MirrorMaker 2 (MM2) on Kafka Connect replicates data between Apache Kafka clusters—including topic data, consumer group offsets, access control lists (ACLs), and topic configuration. This document shows you how to run MM2 in Distributed mode on an E-MapReduce (EMR) cluster using three connectors: MirrorSourceConnector, MirrorCheckpointConnector, and MirrorHeartbeatConnector.
Use cases
-
Cross-region sync: Replicate data between clusters in different regions.
-
Disaster recovery: Keep a secondary cluster in sync with a primary cluster in a different data center. If the primary becomes unavailable, shift traffic to the secondary.
-
Data migration: Migrate data to a new cluster during cloud migrations, hybrid-cloud deployments, or cluster upgrades without interrupting consumers.
-
Data aggregation: Collect data from multiple Kafka sub-clusters into a single central cluster.
How it works
MM2 runs as a set of Kafka Connect connectors. Each connector handles a specific part of replication:
| Connector | Role |
|---|---|
| MirrorSourceConnector | Replicates topic data and configuration from the source cluster. Automatically detects new topics and partitions. |
| MirrorCheckpointConnector | Syncs consumer group offsets so that consumers can resume from the correct position on the destination cluster. |
| MirrorHeartbeatConnector | Publishes periodic heartbeats to verify the replication pipeline is active. |
All three connectors communicate with both the source and destination clusters via their respective bootstrap servers. MM2 also replicates ACLs and provides metrics for monitoring replication health. MM2 supports high-availability architectures that are horizontally scalable.

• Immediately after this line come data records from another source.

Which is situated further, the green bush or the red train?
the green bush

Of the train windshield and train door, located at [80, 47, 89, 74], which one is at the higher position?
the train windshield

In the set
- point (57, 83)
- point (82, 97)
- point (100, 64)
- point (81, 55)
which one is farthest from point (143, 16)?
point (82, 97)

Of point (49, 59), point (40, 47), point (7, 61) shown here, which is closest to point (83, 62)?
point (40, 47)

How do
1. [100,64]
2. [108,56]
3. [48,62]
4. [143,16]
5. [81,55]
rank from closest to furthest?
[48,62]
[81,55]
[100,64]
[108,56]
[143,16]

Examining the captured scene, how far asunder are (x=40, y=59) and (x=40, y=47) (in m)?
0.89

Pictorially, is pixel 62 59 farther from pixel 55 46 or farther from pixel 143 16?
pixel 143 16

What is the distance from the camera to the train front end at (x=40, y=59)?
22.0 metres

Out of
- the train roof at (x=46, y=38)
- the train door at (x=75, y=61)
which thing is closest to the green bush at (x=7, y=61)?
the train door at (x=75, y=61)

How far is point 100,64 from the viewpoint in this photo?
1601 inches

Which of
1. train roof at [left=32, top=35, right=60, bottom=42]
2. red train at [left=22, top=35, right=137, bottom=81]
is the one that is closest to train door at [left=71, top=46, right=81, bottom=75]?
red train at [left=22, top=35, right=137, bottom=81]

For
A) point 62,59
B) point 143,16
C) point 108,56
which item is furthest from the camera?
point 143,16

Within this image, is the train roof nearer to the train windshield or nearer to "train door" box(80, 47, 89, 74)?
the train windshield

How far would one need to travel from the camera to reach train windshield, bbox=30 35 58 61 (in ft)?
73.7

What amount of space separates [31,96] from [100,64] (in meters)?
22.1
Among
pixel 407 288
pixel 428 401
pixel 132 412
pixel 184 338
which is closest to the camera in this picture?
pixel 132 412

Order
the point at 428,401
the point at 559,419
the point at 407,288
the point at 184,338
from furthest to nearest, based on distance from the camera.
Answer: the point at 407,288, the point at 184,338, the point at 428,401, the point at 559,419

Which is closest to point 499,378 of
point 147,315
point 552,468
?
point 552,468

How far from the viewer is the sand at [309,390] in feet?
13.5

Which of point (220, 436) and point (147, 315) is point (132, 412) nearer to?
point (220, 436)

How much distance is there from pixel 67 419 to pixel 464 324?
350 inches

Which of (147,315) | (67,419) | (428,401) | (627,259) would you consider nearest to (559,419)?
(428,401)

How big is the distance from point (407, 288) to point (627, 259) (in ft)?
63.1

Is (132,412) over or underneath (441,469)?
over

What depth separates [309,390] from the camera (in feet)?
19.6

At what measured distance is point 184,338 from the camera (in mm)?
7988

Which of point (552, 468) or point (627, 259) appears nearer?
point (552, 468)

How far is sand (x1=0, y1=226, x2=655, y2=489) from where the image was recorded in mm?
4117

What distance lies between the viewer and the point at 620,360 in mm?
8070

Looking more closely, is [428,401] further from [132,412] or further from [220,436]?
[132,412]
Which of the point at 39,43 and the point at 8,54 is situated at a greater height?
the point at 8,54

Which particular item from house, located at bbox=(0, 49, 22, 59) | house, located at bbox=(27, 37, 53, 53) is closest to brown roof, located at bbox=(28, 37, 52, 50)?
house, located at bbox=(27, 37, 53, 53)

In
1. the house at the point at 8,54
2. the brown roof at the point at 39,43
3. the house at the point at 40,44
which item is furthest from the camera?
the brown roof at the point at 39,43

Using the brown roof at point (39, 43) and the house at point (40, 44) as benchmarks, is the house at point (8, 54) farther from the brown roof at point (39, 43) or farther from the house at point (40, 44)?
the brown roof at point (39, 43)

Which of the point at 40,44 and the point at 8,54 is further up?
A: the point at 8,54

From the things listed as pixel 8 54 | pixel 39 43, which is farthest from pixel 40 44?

For the full specification, see KIP-382: MirrorMaker 2.0.
Prerequisites
Before you begin, make sure you have:
-
A source Kafka cluster (
emrsource) and a destination Kafka cluster (emrdest), each created with Kafka selected as an optional service. For instructions, see Create a cluster. -
Both clusters running EMR V3.42.0, of the DataFlow type, and in the same virtual private cloud (VPC).
-
The destination cluster running Kafka version 2.12_2.4.1 or later. Earlier versions are not supported.
-
Network connectivity between the source cluster and the Kafka Connect cluster on the destination side.
Step 1: Set up a Kafka Connect cluster on the destination
Create and scale a task node group
-
In the EMR console, go to the Nodes page of the
emrdestcluster. -
Click Create Node Group. In the Add machine group panel, set the following parameters:
Parameter Value Node Group Type TASK (Task Node Group) Node Group Name emr-task(or any name you prefer)Storage Configuration Select a data disk -
After the node group is created, find
emr-taskin the node group list and click Scale Out in the Actions column. -
In the dialog box, specify the number of instances to add and accept the Terms of Service, then click OK.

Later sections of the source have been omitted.